Namun, Angkatan Udara Singapura dan, secara luas, seluruh militernya, bukanlah satu-satunya hal yang melampaui ukurannya yang kecil.
Negara Kecil, Pengaruh Besar
Indeks Paspor Henley, yang memberi peringkat paspor setiap triwulan, menempatkan paspor Singapura sebagai paspor terkuat di dunia.Pemegang paspor Singapura dapat bepergian ke 192 negara dan wilayah di seluruh dunia tanpa visa—angka yang mengesankan, mengingat indeks tersebut melacak 227 wilayah—yang sebagian besar bebas visa untuk warga Singapura.
Yang perlu diperhatikan, paspor Singapura juga berada di posisi teratas dalam peringkat Januari hingga Juli 2025 oleh Henley & Partners. Warga Singapura memiliki akses ke 193 destinasi menurut laporan Juli 2025, dan ke 195 negara menurut laporan Januari 2025.
Singapura menonjol sebagai salah satu kekuatan ekonomi paling luar biasa di dunia. Ini adalah negara kota kecil tanpa sumber daya alam, namun memiliki salah satu PDB per kapita tertinggi di dunia, secara konsisten berada di peringkat teratas atau mendekati teratas dalam daya saing ekonomi, kemudahan berbisnis, dan menarik investasi asing langsung (FDI) yang besar.
Terletak di jantung jalur pelayaran global utama, seperti Selat Malaka, Singapura mengendalikan akses ke sebagian besar perdagangan dunia.Hal ini telah membantu menjadikan negara ini sebagai pelabuhan transhipment tersibuk di dunia dan gerbang alami menuju Asia Tenggara dan sekitarnya, yang pada gilirannya mendorong perdagangan, logistik, dan aktivitas maritim sejak awal.

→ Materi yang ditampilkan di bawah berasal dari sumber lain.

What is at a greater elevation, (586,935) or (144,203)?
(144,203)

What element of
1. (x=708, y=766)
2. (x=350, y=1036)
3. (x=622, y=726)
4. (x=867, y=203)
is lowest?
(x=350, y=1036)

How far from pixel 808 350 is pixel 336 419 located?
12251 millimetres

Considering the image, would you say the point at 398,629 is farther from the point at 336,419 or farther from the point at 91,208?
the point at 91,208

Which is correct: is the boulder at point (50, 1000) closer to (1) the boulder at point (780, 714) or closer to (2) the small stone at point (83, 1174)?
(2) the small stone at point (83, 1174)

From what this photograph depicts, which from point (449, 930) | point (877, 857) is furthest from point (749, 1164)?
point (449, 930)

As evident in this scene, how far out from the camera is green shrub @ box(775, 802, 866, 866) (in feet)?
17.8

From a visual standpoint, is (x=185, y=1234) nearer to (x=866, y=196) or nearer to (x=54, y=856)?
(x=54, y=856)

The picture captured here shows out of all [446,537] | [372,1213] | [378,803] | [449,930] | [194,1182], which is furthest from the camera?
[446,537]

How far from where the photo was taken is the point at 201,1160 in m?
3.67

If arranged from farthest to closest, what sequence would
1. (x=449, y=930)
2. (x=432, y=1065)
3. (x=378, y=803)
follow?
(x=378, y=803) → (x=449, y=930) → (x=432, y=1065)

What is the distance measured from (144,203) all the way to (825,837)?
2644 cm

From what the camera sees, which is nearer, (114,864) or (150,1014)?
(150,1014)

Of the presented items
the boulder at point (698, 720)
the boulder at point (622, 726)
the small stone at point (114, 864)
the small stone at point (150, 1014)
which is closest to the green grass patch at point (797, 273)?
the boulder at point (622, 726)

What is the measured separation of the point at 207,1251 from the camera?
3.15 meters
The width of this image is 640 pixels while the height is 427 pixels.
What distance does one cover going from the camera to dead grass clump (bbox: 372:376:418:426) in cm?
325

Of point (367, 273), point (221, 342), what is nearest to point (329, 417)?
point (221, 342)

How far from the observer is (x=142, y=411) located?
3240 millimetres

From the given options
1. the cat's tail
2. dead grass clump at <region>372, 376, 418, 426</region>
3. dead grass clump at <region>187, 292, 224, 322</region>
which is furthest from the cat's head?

Singapura memiliki infrastruktur kelas dunia, dan bandaranya—Bandara Internasional Changi yang terkenal—dinobatkan sebagai yang terbaik pada tahun 2025 oleh World Airport Awards, yang diadakan di Passenger Terminal EXPO di Madrid.
Negara ini juga memiliki pelabuhan laut kelas atas, infrastruktur digital, dan perencanaan kota yang mendukung operasi global yang lancar. Singapura telah diakui secara luas sebagai pusat utama untuk penerbangan, keuangan, dan teknologi di Asia.
Singapura secara konsisten menduduki peringkat sebagai ekonomi paling pro-bisnis, terbuka, dan kompetitif di dunia, memegang posisi teratas selama lebih dari satu dekade dalam berbagai survei global, berkat pemerintahannya yang stabil, pajak yang rendah, dan kemudahan berbisnis.
Bahkan, negara ini terus membuat kemajuan dalam teknologi.
Para ilmuwan setempat akan segera meluncurkan "nanosatelit" kecil dan ringan dengan komputasi tepi bertenaga AI, yang memungkinkannya untuk menilai dan memprioritaskan informasi yang akan dikirim kembali ke Bumi, seperti foto tanpa halangan.
Satelit tersebut akan dievaluasi selama misi satu tahun—yang pertama dari jenisnya untuk Singapura, dipimpin oleh Pusat Penelitian Satelit (SaRC) di Universitas Teknologi Nanyang (NTU)—untuk mengevaluasi kinerja elektroniknya dan desain operasional secara keseluruhan.
Gabungan elemen-elemen ini mengubah Singapura dari negara pasca-kemerdekaan yang rentan pada tahun 1965 menjadi pusat global yang tangguh dan berpenghasilan tinggi dengan militer kelas dunia.